> [Work to complete]:
**1)** Answer each question from the noise-reduction patent excerpt, one line per answer, marked (a), (b) and (c).
(a) Which method does claim 5 use to deduct the estimate from the microphone signal?
(b) To which two kinds of device may the reduced microphone signal be fed, according to claims 6 and 7?
(c) What example of noise from known sources of sound does paragraph [0004] give for hands-free devices in cars?
**2)** State whether each statement agrees with the noise-reduction patent excerpt. Answer yes or no, and quote the words of the excerpt that decide it.
(a) Claim 4 carries out the deduction of the estimate using optimal filtering.
(b) In the apparatus of claim 9, the loudspeaker serves as a receiver for the microphone signal.
(c) Hands-free devices let the driver talk to a remote conversation partner without taking his hands off the steering wheel.
**3)** Continue the noise-reduction patent excerpt, picking up after its final sentence.

--- BEGIN Supplied passage ---

2. A method as claimed in claim 1, characterized in that in an
additional method step, besides the determination of a first
estimate of the interference noise signal fraction by means of at
least one interference noise reference signal, a determination of a
second estimate of the interference noise signal fraction is
carried out by means of the microphone signal itself and a third
estimate is determined from a linear combination of the first and
second estimates of the interference noise signal fraction, and in
that the reduction of the interference noise signal fraction in the
microphone signal is effected by deducting this estimate from the
microphone signal.
3. A method as claimed in claim 1, characterized in that in the
case of more than one interference noise reference signal the
combination of the provisional estimates of the interference noise
signal fraction consists of the multiplication of any provisional
estimate of the interference noise signal fraction by in each case
one weighting factor and the subsequent summation of the weighted
provisional estimates of the interference noise signal fraction
that are thus obtained.
4. A method as claimed in claim 1, characterized in that the
deduction of the estimate of the interference noise signal fraction
from the microphone signal is carried out using optimal
filtering.
5. A method as claimed in claim 1, characterized in that the
deduction of the estimate of the interference noise signal fraction
from the microphone signal is carried out using the method of
spectral subtraction.
6. A method as claimed in claim 1, characterized in that the
microphone signal reduced by the interference noise signal fraction
is fed to a speech recognition device.
7. A method as claimed in claim 1, characterized in that the
microphone signal reduced by the interference noise signal fraction
is fed to a telecommunications device.
8. A method as claimed in claim 1, characterized in that the
microphone signal and the at least one interference noise reference
signal are received in a means of transport and the loudspeaker or
loudspeakers used form part of a loudspeaker system present in the
means of transport.
9. An apparatus for carrying out the method as claimed in claim 1,
which comprises at least the following components: a signal
processor for determining the estimate of the interference noise
signal fraction and for deducting this estimate from the microphone
signal, at least one microphone which is coupled to the signal
processor and is provided as a receiver for the microphone signal,
at least one loudspeaker which is coupled to the signal processor
and is provided as a receiver for the interference noise reference
signal.
Description
[0001] The invention relates to a method of reducing an
interference noise signal fraction in a microphone signal. The
invention furthermore relates to an apparatus for reducing an
interference noise signal fraction in a microphone signal.
[0002] Such methods are highly important in particular for
improving the quality of speech signals which are fed to a speech
recognition device or to a telecommunications device. One important
application example from the telecommunications sector is
hands-free devices, which nowadays by law must be used for making
telephone calls in motor vehicles. With the aid of such hands-free
devices, it is possible for the driver to communicate with a remote
conversation partner without having to take his hands off the
steering wheel and hence without taking his eyes off the road.
[0003] The example of hands-free devices can be used to clearly
illustrate the two types of interference noise which are mainly
distinguished and the elimination of which from the speech signal
transmitted to the remote conversation partner forms the object of
the method under consideration.
[0004] Firstly there is the interference noise that comes from one
or more known sources of sound. In the case of hands-free devices
in cars, this is for example the noise produced by the loudspeaker
of the hands-free device or by the loudspeakers of an audio system.

--- END Supplied passage ---
--- BEGIN Information shown ---

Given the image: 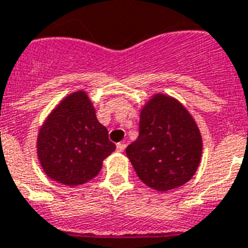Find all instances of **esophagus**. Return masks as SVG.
Masks as SVG:
<instances>
[{"mask_svg":"<svg viewBox=\"0 0 248 248\" xmlns=\"http://www.w3.org/2000/svg\"><path fill=\"white\" fill-rule=\"evenodd\" d=\"M124 148H126V143H124V141L117 144V151H118V152H124Z\"/></svg>","mask_w":248,"mask_h":248,"instance_id":"34e87169","label":"esophagus"}]
</instances>
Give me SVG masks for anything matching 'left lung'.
Segmentation results:
<instances>
[{
  "mask_svg": "<svg viewBox=\"0 0 248 248\" xmlns=\"http://www.w3.org/2000/svg\"><path fill=\"white\" fill-rule=\"evenodd\" d=\"M202 154V134L183 104L152 94L140 109L139 137L126 148L141 182L158 192L183 186L196 173Z\"/></svg>",
  "mask_w": 248,
  "mask_h": 248,
  "instance_id": "1",
  "label": "left lung"
}]
</instances>
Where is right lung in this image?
I'll return each mask as SVG.
<instances>
[{"mask_svg": "<svg viewBox=\"0 0 248 248\" xmlns=\"http://www.w3.org/2000/svg\"><path fill=\"white\" fill-rule=\"evenodd\" d=\"M116 149L100 124L86 91L78 90L57 104L39 128L36 152L44 173L65 186L87 183L99 174Z\"/></svg>", "mask_w": 248, "mask_h": 248, "instance_id": "1", "label": "right lung"}]
</instances>
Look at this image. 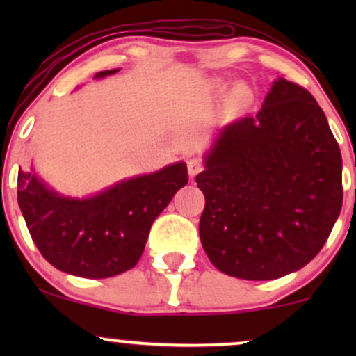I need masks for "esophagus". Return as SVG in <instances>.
<instances>
[{"label":"esophagus","mask_w":356,"mask_h":356,"mask_svg":"<svg viewBox=\"0 0 356 356\" xmlns=\"http://www.w3.org/2000/svg\"><path fill=\"white\" fill-rule=\"evenodd\" d=\"M187 170H189L191 179H194L195 175L204 170V162L201 159H191V161L187 162Z\"/></svg>","instance_id":"esophagus-1"}]
</instances>
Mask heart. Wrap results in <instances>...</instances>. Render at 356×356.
Masks as SVG:
<instances>
[{
  "mask_svg": "<svg viewBox=\"0 0 356 356\" xmlns=\"http://www.w3.org/2000/svg\"><path fill=\"white\" fill-rule=\"evenodd\" d=\"M236 97H238V99H243V97H244V90L239 88L238 92H236Z\"/></svg>",
  "mask_w": 356,
  "mask_h": 356,
  "instance_id": "1",
  "label": "heart"
}]
</instances>
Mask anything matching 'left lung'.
<instances>
[{"mask_svg": "<svg viewBox=\"0 0 356 356\" xmlns=\"http://www.w3.org/2000/svg\"><path fill=\"white\" fill-rule=\"evenodd\" d=\"M195 175L211 263L241 280L298 271L325 246L343 204L341 154L318 102L284 79L256 115L226 125Z\"/></svg>", "mask_w": 356, "mask_h": 356, "instance_id": "left-lung-1", "label": "left lung"}]
</instances>
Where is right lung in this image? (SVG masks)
<instances>
[{
  "mask_svg": "<svg viewBox=\"0 0 356 356\" xmlns=\"http://www.w3.org/2000/svg\"><path fill=\"white\" fill-rule=\"evenodd\" d=\"M117 72H100L95 79ZM187 181V165L177 162L92 197L72 199L50 189L33 170L19 169L18 204L48 263L68 275L100 280L136 266L155 218Z\"/></svg>",
  "mask_w": 356,
  "mask_h": 356,
  "instance_id": "add662e5",
  "label": "right lung"
}]
</instances>
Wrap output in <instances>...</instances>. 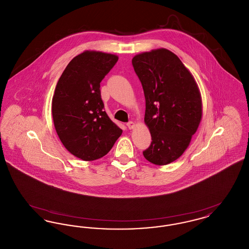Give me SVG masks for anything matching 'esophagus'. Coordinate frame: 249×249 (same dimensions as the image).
I'll list each match as a JSON object with an SVG mask.
<instances>
[{
	"instance_id": "1",
	"label": "esophagus",
	"mask_w": 249,
	"mask_h": 249,
	"mask_svg": "<svg viewBox=\"0 0 249 249\" xmlns=\"http://www.w3.org/2000/svg\"><path fill=\"white\" fill-rule=\"evenodd\" d=\"M127 127H128V129H133L134 128V122L133 121H129L127 124Z\"/></svg>"
}]
</instances>
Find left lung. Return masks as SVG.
<instances>
[{
	"mask_svg": "<svg viewBox=\"0 0 249 249\" xmlns=\"http://www.w3.org/2000/svg\"><path fill=\"white\" fill-rule=\"evenodd\" d=\"M131 62L142 84L144 123L152 140L142 154L156 165L169 164L184 153L201 122L198 86L178 56L165 48L138 54Z\"/></svg>",
	"mask_w": 249,
	"mask_h": 249,
	"instance_id": "left-lung-1",
	"label": "left lung"
}]
</instances>
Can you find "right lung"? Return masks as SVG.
<instances>
[{"label":"right lung","mask_w":249,"mask_h":249,"mask_svg":"<svg viewBox=\"0 0 249 249\" xmlns=\"http://www.w3.org/2000/svg\"><path fill=\"white\" fill-rule=\"evenodd\" d=\"M118 56L85 51L69 62L52 99L56 131L65 148L83 160L107 155L122 133L105 111L100 83L115 66Z\"/></svg>","instance_id":"add662e5"}]
</instances>
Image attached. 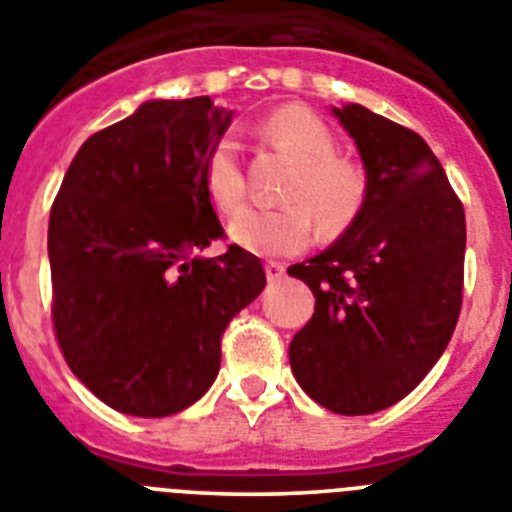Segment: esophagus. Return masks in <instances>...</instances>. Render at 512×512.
I'll return each mask as SVG.
<instances>
[{
  "label": "esophagus",
  "instance_id": "esophagus-1",
  "mask_svg": "<svg viewBox=\"0 0 512 512\" xmlns=\"http://www.w3.org/2000/svg\"><path fill=\"white\" fill-rule=\"evenodd\" d=\"M266 279H269L271 284L282 282V279H284V266L277 264V261H269V264H266Z\"/></svg>",
  "mask_w": 512,
  "mask_h": 512
}]
</instances>
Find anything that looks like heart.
<instances>
[{
    "mask_svg": "<svg viewBox=\"0 0 512 512\" xmlns=\"http://www.w3.org/2000/svg\"><path fill=\"white\" fill-rule=\"evenodd\" d=\"M261 135L297 158L282 197L287 205L246 207L228 223L235 246L253 256H295L307 248L315 220L328 235L343 233L366 205L369 182L354 158L336 153L328 122L302 104H287L261 122ZM202 189L212 205L233 212L246 200V166L235 135H220L202 161Z\"/></svg>",
    "mask_w": 512,
    "mask_h": 512,
    "instance_id": "obj_1",
    "label": "heart"
}]
</instances>
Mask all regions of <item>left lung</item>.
<instances>
[{
    "label": "left lung",
    "mask_w": 512,
    "mask_h": 512,
    "mask_svg": "<svg viewBox=\"0 0 512 512\" xmlns=\"http://www.w3.org/2000/svg\"><path fill=\"white\" fill-rule=\"evenodd\" d=\"M359 146L369 194L328 251L289 266L315 312L289 343L302 390L338 415L390 408L449 346L464 295V205L413 130L361 104L333 110Z\"/></svg>",
    "instance_id": "1"
}]
</instances>
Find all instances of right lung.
Wrapping results in <instances>:
<instances>
[{
	"label": "right lung",
	"instance_id": "add662e5",
	"mask_svg": "<svg viewBox=\"0 0 512 512\" xmlns=\"http://www.w3.org/2000/svg\"><path fill=\"white\" fill-rule=\"evenodd\" d=\"M210 97L153 99L99 130L63 176L48 223L51 318L71 372L110 408L164 418L200 400L230 320L266 287L225 230L202 161L228 130Z\"/></svg>",
	"mask_w": 512,
	"mask_h": 512
}]
</instances>
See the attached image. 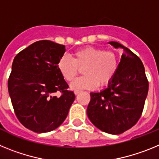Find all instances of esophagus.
I'll return each mask as SVG.
<instances>
[{
  "mask_svg": "<svg viewBox=\"0 0 159 159\" xmlns=\"http://www.w3.org/2000/svg\"><path fill=\"white\" fill-rule=\"evenodd\" d=\"M81 92V91H75V92H74V93H75V95H78V94H80Z\"/></svg>",
  "mask_w": 159,
  "mask_h": 159,
  "instance_id": "obj_1",
  "label": "esophagus"
}]
</instances>
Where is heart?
Wrapping results in <instances>:
<instances>
[{
    "label": "heart",
    "mask_w": 159,
    "mask_h": 159,
    "mask_svg": "<svg viewBox=\"0 0 159 159\" xmlns=\"http://www.w3.org/2000/svg\"><path fill=\"white\" fill-rule=\"evenodd\" d=\"M74 58L64 55L58 61V69L66 81H71L80 69L84 76L70 84L74 91L95 89L108 85L119 68V56L115 51L96 47H86L75 52Z\"/></svg>",
    "instance_id": "heart-1"
}]
</instances>
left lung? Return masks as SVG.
I'll use <instances>...</instances> for the list:
<instances>
[{"instance_id": "1", "label": "left lung", "mask_w": 159, "mask_h": 159, "mask_svg": "<svg viewBox=\"0 0 159 159\" xmlns=\"http://www.w3.org/2000/svg\"><path fill=\"white\" fill-rule=\"evenodd\" d=\"M109 43L123 50L119 68L107 88L90 93L87 114L97 128L119 134L131 128L141 117L149 83L144 66L134 53L118 42Z\"/></svg>"}]
</instances>
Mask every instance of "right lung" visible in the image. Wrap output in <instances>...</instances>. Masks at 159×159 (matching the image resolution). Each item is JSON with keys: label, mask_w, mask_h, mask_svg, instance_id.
I'll list each match as a JSON object with an SVG mask.
<instances>
[{"label": "right lung", "mask_w": 159, "mask_h": 159, "mask_svg": "<svg viewBox=\"0 0 159 159\" xmlns=\"http://www.w3.org/2000/svg\"><path fill=\"white\" fill-rule=\"evenodd\" d=\"M64 52V45L40 40L20 52L12 62L8 89L14 111L24 127L36 133L60 127L75 100L58 69ZM57 91L62 95L56 97Z\"/></svg>", "instance_id": "add662e5"}]
</instances>
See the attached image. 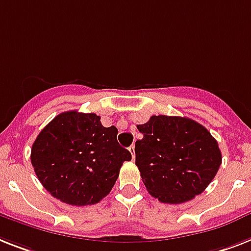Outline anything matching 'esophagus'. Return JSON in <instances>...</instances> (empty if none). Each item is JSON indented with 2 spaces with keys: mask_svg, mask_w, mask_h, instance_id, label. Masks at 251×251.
Returning <instances> with one entry per match:
<instances>
[{
  "mask_svg": "<svg viewBox=\"0 0 251 251\" xmlns=\"http://www.w3.org/2000/svg\"><path fill=\"white\" fill-rule=\"evenodd\" d=\"M129 151H130V154H132V158L134 159V145H130Z\"/></svg>",
  "mask_w": 251,
  "mask_h": 251,
  "instance_id": "esophagus-1",
  "label": "esophagus"
}]
</instances>
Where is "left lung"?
I'll return each instance as SVG.
<instances>
[{
    "label": "left lung",
    "mask_w": 251,
    "mask_h": 251,
    "mask_svg": "<svg viewBox=\"0 0 251 251\" xmlns=\"http://www.w3.org/2000/svg\"><path fill=\"white\" fill-rule=\"evenodd\" d=\"M137 129L136 165L151 196L182 204L200 195L213 181L222 154L210 132L190 118L152 115Z\"/></svg>",
    "instance_id": "8db88e82"
}]
</instances>
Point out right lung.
<instances>
[{"instance_id": "right-lung-1", "label": "right lung", "mask_w": 251, "mask_h": 251, "mask_svg": "<svg viewBox=\"0 0 251 251\" xmlns=\"http://www.w3.org/2000/svg\"><path fill=\"white\" fill-rule=\"evenodd\" d=\"M93 113L65 111L43 128L32 146L30 161L47 191L75 206L97 204L111 191L129 151Z\"/></svg>"}]
</instances>
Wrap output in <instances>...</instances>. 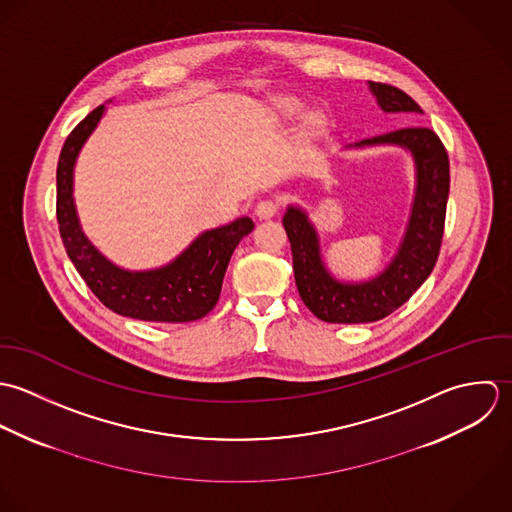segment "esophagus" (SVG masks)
<instances>
[{"label": "esophagus", "mask_w": 512, "mask_h": 512, "mask_svg": "<svg viewBox=\"0 0 512 512\" xmlns=\"http://www.w3.org/2000/svg\"><path fill=\"white\" fill-rule=\"evenodd\" d=\"M279 211V204L273 202V200H261L257 207H255V213L261 217V219H269L273 217L275 213Z\"/></svg>", "instance_id": "1"}]
</instances>
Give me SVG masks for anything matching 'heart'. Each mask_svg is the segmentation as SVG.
<instances>
[{
    "instance_id": "obj_1",
    "label": "heart",
    "mask_w": 512,
    "mask_h": 512,
    "mask_svg": "<svg viewBox=\"0 0 512 512\" xmlns=\"http://www.w3.org/2000/svg\"><path fill=\"white\" fill-rule=\"evenodd\" d=\"M277 110H279V114L283 118H291V116H295L301 110V104L295 103V101H283V103L279 104Z\"/></svg>"
}]
</instances>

--- END Information shown ---

> [Task-by-task results]:
**1)**
(a) The method of spectral subtraction.
(b) A speech recognition device and a telecommunications device.
(c) The noise produced by the loudspeaker of the hands-free device or by the loudspeakers of an audio system.

**2)**
(a) Yes: "the deduction of the estimate of the interference noise signal fraction from the microphone signal is carried out using optimal filtering."
(b) No: "at least one loudspeaker which is coupled to the signal processor and is provided as a receiver for the interference noise reference signal."
(c) Yes: "it is possible for the driver to communicate with a remote conversation partner without having to take his hands off the steering wheel."

**3)**
If, for example, the speech signal of the remote conversation
partner that is produced by the loudspeaker of the hands-free
device reaches the microphone and is not removed from the
microphone signal, then the remote conversation partner will hear
an echo of his own voice, and this is perceived as highly
unpleasant. The methods used to remove such interference noise
fractions from the microphone signal require knowledge of the
signal which produces the interference noise. In the example
described above, this is the speech signal of the remote
conversation partner which is fed to the loudspeaker of the
hands-free device. Such methods are described for example in EP 0
948 237 A2 and in DE 41 06 405 A1.
[0005] The second type of interference noise includes that noise
about the production of which one is not precisely aware and which
is generally produced by a large number of sources of noise which
are not precisely defined. Typical surrounding noise belongs to
this type of interference noise. If the example of a hands-free
device in a motor vehicle is again considered, the noise of the car
being driven belongs to this type of interference noise. A large
group of methods for reducing interference noise of this type are
based on estimating the interference noise fraction on the basis of
the microphone signal. The interference noise signal fraction in
the microphone signal is reduced with the aid of this estimate, for
example using the method of spectral subtraction. One method from
this group is described for example in U.S. Pat. No. 6,363,345 B1.
However, estimating the interference noise fraction from the
microphone signal poses the problem that within the microphone
signal those sections of noise in which there is only an
interference noise signal fraction and no useful signal fraction
must be detected. In the case of a hands-free device in a motor
vehicle, signal sections such as this which contain no speech
signal fraction would be in the microphone signal. As long as such
signal sections are present, an additional signal processing step,
so-called voice activity detection (VAD), is necessary to detect
these signal sections. However, VAD often supplies only unreliable
results, particularly in the case of a poor signal-to-noise ratio
(SNR) in the microphone signal. Moreover, the assumption must be
made that the interference noise signal estimate made in the
speech-signal-free section is also valid at later points in time.
However, this assumption represents only an inadequate
approximation, particularly in the case of interference noise which
changes rapidly over time combined with long speech signal
sections.
[0006] It is therefore an object of the present invention to
specify a method for reducing an interference noise signal fraction
in a microphone signal, which method allows a good estimate of the
interference noise signal fraction and hence a good reduction in
the interference noise signal fraction in the microphone signal,
with a low signal processing outlay.
[0007] The above-mentioned object is achieved according to the
invention by a method comprising the steps as claimed in claim 1.
The dependent claims contain advantageous refinements and
developments of the method as claimed in claim 1.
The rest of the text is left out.